Set problem
Give back exactly the lines starting at the one with "In the photograph" and ending at the last line of the data below. Pictures are not part of the copy.
>>>>>
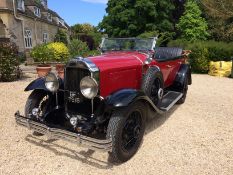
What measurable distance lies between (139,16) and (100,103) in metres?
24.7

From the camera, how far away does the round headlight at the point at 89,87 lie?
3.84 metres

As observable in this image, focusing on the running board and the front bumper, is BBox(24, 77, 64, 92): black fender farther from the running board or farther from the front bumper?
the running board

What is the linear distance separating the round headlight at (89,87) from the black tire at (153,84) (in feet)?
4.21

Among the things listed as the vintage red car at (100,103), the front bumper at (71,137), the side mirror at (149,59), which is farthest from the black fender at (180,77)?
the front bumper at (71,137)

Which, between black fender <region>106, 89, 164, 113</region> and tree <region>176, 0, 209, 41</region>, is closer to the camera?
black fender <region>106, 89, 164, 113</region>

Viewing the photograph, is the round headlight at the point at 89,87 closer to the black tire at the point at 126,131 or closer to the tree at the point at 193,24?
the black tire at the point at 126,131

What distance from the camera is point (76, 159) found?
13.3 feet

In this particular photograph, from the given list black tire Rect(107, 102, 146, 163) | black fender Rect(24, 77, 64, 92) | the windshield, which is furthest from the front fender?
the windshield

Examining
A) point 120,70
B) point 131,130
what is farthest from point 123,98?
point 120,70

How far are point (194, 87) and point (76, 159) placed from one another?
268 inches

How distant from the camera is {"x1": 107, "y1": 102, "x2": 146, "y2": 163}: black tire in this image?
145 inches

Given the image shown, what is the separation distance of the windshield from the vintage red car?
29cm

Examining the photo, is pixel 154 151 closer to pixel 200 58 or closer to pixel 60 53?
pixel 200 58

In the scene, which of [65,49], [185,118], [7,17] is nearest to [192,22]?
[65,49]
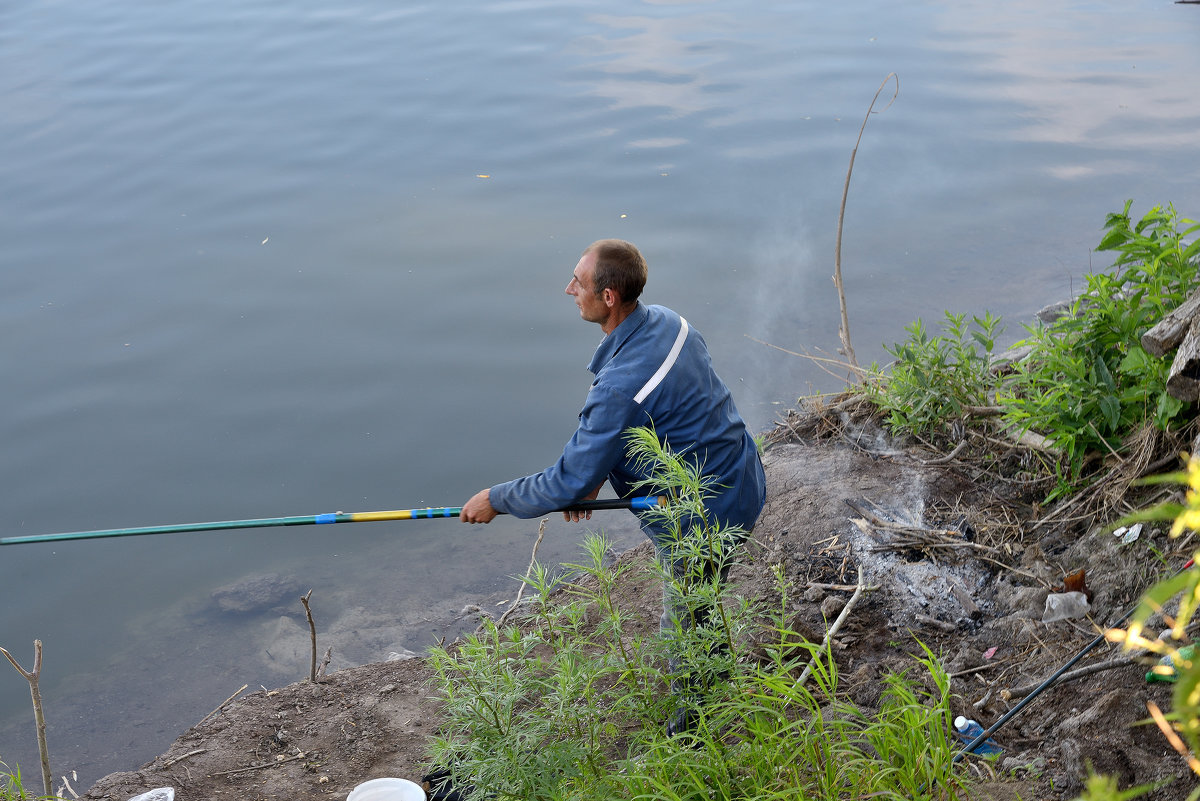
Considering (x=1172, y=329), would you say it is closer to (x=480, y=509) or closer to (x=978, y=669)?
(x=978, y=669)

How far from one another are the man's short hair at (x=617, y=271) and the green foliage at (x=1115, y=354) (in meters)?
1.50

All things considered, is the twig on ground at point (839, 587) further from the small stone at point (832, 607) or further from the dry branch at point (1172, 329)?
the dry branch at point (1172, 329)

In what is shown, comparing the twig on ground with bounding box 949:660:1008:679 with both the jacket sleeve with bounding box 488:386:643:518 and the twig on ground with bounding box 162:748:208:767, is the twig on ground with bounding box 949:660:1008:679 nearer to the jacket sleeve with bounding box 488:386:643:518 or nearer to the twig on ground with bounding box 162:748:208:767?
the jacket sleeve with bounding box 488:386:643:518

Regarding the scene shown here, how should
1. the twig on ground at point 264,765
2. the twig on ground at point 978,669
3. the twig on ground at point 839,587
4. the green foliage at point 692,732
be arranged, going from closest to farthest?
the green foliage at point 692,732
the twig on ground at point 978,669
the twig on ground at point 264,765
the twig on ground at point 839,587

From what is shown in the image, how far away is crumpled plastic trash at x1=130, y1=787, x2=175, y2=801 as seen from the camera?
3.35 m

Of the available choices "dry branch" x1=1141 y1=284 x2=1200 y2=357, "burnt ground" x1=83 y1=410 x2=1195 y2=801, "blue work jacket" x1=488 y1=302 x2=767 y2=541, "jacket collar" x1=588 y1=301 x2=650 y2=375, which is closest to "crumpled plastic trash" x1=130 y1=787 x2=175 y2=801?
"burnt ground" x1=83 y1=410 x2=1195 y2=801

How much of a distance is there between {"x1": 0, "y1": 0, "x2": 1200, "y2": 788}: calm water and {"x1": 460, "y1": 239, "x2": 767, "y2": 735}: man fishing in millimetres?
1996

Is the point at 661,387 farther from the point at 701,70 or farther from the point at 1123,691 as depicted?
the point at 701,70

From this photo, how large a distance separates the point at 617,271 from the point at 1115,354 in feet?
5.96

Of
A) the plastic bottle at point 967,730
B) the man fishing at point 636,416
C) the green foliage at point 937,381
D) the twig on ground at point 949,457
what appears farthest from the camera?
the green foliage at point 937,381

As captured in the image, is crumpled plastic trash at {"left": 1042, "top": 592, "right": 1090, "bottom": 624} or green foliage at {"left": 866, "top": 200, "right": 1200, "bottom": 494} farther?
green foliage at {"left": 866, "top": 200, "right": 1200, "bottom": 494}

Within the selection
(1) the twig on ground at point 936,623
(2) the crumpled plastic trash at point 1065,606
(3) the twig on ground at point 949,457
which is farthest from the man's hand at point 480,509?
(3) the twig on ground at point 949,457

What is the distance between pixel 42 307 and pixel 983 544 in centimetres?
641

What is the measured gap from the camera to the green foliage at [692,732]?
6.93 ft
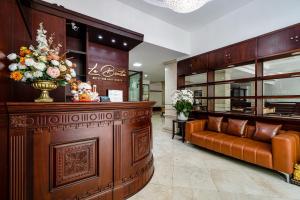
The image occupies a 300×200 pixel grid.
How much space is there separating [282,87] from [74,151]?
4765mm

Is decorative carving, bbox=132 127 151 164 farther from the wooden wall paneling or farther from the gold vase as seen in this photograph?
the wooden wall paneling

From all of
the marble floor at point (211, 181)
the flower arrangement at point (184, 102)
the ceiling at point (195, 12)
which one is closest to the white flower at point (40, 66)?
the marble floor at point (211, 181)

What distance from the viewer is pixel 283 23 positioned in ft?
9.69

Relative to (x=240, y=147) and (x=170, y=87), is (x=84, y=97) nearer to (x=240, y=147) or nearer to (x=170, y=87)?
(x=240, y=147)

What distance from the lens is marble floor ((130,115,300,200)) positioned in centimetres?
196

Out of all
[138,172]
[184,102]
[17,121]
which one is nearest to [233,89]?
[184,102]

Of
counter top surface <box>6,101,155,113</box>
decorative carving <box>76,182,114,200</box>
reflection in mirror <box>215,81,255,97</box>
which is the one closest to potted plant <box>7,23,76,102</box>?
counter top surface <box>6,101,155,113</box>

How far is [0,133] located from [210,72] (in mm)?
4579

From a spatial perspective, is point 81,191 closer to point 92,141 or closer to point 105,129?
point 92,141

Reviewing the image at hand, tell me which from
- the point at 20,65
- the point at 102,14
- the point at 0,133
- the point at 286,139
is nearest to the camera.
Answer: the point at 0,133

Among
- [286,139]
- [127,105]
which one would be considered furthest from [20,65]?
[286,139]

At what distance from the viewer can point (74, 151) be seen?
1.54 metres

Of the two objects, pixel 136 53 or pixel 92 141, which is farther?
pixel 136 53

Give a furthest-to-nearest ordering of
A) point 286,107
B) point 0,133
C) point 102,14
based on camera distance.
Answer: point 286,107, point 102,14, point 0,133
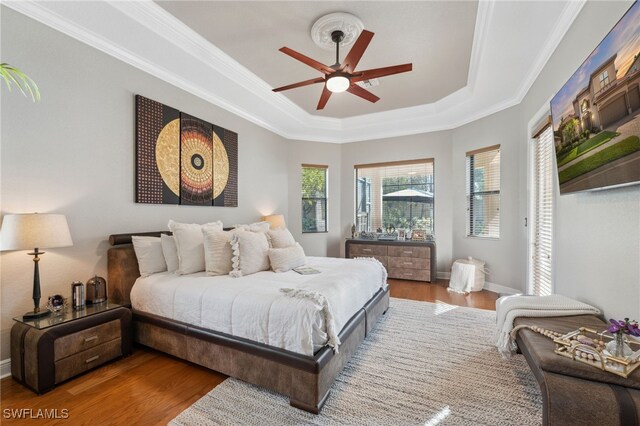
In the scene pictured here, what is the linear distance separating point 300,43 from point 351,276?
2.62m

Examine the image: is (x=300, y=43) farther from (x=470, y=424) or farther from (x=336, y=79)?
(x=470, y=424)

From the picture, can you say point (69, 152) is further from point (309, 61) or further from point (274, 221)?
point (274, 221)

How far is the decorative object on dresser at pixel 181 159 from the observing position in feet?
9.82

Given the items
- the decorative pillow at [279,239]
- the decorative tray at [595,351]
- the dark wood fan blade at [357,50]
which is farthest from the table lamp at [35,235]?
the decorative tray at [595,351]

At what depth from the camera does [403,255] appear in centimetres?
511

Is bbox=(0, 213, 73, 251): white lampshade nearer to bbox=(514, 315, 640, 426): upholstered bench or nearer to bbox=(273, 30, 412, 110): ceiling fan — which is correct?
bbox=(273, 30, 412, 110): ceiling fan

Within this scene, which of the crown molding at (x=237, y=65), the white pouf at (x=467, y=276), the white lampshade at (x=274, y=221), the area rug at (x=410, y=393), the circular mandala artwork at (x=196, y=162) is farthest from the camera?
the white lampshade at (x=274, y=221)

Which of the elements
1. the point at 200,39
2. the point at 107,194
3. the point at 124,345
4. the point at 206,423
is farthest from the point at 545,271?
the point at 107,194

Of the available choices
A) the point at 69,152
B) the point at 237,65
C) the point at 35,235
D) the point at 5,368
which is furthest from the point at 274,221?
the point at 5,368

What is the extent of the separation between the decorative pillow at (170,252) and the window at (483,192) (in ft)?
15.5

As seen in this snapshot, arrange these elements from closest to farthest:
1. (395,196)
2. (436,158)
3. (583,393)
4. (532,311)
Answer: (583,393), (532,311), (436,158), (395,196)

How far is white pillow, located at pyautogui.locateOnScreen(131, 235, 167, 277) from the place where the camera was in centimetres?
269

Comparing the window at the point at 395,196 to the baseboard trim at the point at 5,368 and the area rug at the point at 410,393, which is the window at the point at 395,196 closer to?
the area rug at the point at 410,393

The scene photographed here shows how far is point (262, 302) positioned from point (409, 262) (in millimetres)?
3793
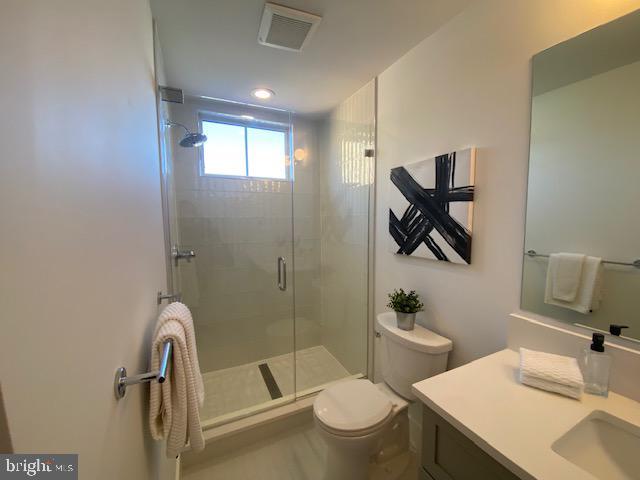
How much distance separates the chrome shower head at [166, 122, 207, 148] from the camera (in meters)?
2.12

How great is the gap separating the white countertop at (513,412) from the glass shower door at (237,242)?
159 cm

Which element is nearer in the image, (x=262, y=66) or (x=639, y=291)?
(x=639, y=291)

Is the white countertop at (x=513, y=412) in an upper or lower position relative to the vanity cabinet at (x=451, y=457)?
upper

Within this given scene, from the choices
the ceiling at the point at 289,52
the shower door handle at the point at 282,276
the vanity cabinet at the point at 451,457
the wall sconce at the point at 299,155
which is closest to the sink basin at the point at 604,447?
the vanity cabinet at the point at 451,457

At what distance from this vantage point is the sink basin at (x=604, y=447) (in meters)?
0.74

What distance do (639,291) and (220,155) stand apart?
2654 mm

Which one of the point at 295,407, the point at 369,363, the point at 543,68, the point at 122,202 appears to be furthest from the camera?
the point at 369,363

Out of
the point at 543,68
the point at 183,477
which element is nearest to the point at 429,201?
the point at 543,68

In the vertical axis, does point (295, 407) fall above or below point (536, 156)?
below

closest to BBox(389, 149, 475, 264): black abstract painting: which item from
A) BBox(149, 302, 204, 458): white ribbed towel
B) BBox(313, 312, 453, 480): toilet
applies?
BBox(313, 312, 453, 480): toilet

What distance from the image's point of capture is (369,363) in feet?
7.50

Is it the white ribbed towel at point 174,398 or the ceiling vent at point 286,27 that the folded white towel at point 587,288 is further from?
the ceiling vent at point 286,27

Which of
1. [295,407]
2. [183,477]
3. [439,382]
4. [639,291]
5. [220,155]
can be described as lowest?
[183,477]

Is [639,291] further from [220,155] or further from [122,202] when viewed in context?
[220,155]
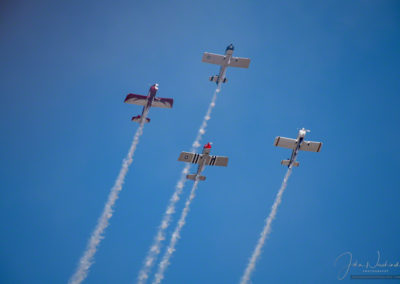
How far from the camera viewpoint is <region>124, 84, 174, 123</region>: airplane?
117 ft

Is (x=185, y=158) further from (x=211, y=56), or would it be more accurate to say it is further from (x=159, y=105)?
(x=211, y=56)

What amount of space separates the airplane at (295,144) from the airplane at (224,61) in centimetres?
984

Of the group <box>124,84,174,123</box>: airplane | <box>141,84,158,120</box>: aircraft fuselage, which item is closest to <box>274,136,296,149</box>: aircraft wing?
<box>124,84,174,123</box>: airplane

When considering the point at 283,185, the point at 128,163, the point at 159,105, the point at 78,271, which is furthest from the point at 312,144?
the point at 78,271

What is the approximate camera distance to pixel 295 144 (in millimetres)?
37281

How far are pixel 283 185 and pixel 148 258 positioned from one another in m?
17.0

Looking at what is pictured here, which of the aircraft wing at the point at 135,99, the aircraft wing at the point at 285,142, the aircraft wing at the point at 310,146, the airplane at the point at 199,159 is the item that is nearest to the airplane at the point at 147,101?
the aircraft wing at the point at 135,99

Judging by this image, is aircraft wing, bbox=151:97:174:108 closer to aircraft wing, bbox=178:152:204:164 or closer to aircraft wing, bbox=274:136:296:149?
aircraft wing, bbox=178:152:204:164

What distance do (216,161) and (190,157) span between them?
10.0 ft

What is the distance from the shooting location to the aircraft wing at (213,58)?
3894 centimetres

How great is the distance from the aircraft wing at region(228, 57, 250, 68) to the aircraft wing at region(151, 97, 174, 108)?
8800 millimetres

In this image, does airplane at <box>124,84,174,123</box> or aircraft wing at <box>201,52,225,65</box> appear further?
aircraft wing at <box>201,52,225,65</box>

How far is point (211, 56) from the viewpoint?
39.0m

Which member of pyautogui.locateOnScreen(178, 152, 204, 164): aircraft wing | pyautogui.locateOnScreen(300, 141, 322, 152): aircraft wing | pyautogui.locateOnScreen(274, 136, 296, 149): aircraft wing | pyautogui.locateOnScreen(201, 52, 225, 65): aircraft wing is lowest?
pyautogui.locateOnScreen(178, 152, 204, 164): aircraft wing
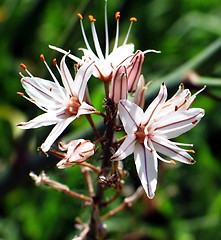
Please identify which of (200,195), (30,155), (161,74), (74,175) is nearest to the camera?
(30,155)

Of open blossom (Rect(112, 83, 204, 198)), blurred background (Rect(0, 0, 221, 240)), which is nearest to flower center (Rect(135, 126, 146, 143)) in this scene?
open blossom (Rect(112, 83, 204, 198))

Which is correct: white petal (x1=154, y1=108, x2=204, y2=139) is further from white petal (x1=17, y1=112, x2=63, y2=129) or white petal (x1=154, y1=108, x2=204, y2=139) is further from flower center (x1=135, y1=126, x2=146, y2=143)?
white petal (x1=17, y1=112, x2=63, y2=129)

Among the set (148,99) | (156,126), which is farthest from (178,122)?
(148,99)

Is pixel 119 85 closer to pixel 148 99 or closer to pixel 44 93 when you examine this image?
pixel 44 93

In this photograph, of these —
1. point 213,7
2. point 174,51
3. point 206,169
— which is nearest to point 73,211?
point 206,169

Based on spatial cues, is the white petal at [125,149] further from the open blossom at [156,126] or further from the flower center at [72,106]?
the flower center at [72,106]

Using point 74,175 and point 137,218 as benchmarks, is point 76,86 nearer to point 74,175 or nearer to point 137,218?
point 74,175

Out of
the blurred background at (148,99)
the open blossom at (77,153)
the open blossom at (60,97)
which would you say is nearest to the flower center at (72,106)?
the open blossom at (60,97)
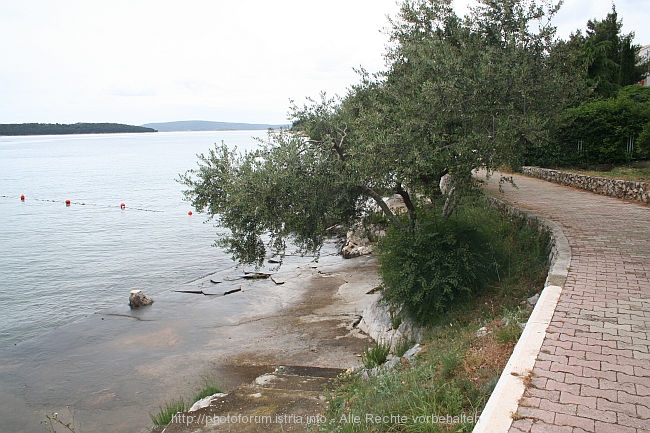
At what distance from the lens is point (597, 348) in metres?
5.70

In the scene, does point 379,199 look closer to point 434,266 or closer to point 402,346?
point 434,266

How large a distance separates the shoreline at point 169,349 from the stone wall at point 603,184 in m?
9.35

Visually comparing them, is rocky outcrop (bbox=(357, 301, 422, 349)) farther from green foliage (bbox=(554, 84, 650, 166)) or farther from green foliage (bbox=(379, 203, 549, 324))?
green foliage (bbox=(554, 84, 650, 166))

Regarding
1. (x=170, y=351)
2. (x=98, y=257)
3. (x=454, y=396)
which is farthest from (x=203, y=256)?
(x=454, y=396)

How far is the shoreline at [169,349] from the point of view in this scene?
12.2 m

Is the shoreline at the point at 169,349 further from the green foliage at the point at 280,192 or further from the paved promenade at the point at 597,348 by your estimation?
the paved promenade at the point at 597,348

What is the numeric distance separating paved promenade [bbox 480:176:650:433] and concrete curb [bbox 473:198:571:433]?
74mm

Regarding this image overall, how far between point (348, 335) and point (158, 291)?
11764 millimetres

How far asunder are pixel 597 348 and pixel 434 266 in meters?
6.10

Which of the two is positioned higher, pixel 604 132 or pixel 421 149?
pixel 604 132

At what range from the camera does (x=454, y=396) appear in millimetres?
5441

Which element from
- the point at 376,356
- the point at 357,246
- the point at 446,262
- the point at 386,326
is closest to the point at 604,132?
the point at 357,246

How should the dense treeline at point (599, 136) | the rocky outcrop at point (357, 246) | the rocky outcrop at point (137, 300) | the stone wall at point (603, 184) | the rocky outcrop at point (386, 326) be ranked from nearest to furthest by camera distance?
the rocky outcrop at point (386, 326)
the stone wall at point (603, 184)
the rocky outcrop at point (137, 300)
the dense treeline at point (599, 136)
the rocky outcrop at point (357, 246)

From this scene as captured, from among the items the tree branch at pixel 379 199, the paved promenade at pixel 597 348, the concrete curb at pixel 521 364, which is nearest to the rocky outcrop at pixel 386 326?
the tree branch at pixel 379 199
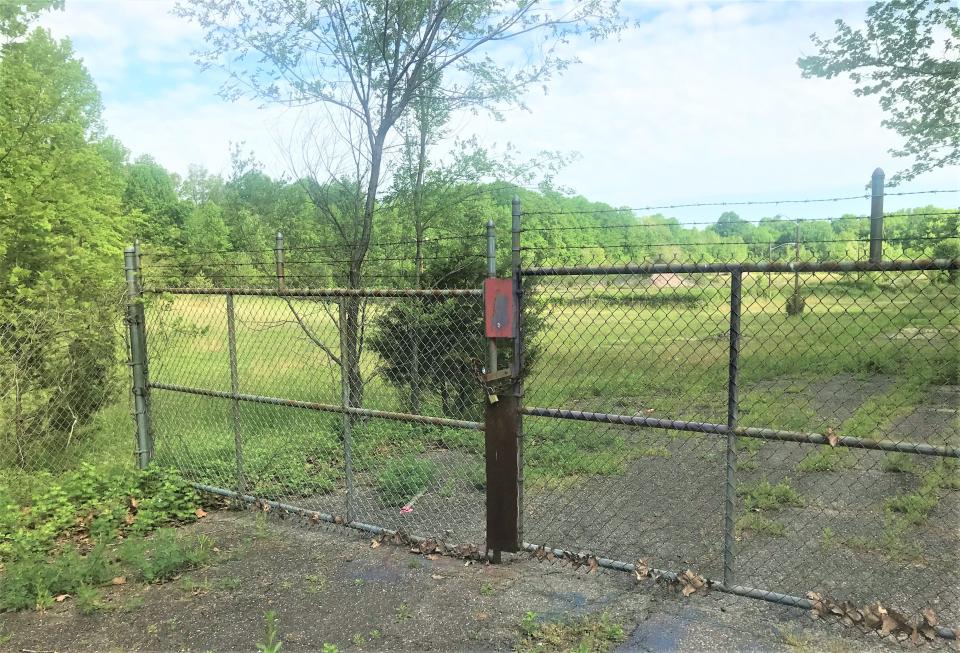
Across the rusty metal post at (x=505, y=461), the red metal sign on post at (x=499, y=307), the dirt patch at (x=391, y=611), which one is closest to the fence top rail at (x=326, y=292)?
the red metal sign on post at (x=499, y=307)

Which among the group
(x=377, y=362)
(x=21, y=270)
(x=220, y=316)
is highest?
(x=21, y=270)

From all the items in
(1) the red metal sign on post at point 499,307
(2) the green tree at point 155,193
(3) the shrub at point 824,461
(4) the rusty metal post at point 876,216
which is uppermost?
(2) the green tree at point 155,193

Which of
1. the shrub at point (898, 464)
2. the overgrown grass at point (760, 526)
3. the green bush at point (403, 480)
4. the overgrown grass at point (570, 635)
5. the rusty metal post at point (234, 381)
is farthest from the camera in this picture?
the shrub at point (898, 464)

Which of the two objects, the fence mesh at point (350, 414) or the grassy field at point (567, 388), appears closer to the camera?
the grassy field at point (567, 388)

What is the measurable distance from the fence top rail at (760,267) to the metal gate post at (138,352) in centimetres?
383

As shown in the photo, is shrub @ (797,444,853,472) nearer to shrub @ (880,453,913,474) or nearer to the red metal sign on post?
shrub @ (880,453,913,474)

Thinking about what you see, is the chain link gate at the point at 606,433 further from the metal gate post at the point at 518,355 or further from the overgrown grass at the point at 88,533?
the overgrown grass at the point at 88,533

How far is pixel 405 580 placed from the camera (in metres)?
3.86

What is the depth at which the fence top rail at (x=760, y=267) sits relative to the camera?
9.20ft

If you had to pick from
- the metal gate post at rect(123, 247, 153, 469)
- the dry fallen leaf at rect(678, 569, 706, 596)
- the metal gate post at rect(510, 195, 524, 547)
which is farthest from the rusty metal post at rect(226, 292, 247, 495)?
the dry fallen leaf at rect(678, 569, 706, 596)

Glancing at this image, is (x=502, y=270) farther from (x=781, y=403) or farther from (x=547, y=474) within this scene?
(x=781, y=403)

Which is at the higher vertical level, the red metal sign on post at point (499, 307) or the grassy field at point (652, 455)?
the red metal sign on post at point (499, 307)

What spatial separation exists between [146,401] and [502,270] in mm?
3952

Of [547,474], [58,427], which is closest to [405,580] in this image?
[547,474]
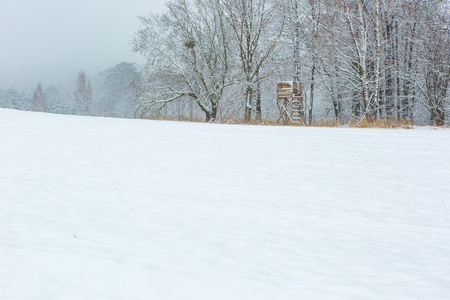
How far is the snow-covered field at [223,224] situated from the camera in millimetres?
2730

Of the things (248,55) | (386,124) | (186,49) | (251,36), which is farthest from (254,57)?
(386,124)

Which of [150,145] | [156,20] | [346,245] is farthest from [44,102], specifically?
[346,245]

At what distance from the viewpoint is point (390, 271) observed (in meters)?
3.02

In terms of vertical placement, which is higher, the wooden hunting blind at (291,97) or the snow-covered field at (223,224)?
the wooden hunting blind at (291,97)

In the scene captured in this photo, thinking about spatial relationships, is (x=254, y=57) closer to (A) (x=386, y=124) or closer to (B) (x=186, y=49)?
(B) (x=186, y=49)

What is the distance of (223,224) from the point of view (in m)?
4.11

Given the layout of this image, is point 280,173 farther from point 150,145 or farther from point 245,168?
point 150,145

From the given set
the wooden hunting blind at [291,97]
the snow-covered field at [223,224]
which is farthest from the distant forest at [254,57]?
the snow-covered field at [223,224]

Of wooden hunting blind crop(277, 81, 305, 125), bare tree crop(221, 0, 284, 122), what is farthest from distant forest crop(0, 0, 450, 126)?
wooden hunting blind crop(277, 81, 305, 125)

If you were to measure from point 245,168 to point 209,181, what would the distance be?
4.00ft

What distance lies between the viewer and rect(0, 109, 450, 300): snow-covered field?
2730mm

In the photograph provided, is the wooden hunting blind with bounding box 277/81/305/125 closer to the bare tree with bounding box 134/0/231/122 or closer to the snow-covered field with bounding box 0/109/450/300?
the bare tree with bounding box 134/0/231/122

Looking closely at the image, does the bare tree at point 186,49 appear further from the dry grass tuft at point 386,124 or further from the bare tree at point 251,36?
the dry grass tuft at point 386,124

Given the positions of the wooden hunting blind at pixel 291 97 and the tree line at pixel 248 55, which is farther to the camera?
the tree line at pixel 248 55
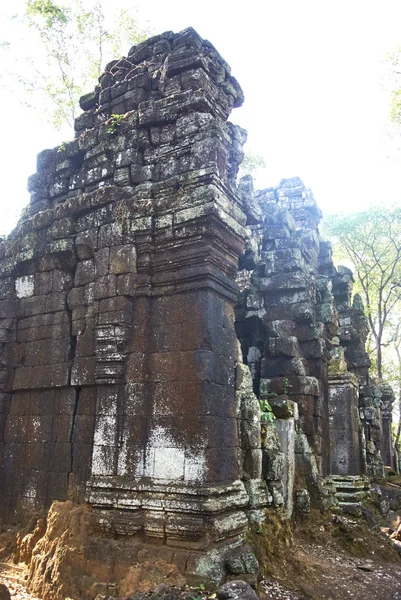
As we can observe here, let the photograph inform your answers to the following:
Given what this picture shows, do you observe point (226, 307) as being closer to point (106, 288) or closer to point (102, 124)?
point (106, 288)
<<<<<
Finished exercise
In the photograph provided, is the wooden hunting blind with bounding box 277/81/305/125 closer to the bare tree with bounding box 134/0/231/122 or closer to the snow-covered field with bounding box 0/109/450/300?
the bare tree with bounding box 134/0/231/122

Looking closely at the image, does the bare tree at point 186,49 appear further from the dry grass tuft at point 386,124 or further from the bare tree at point 251,36?
the dry grass tuft at point 386,124

Given the positions of the wooden hunting blind at pixel 291 97 and the tree line at pixel 248 55, which is farther to the camera?
the tree line at pixel 248 55
As we can observe here, let the photograph inform your answers to the following:
Given what this picture shows, do you observe point (226, 307) as being closer to point (106, 288) or closer to point (102, 124)?
point (106, 288)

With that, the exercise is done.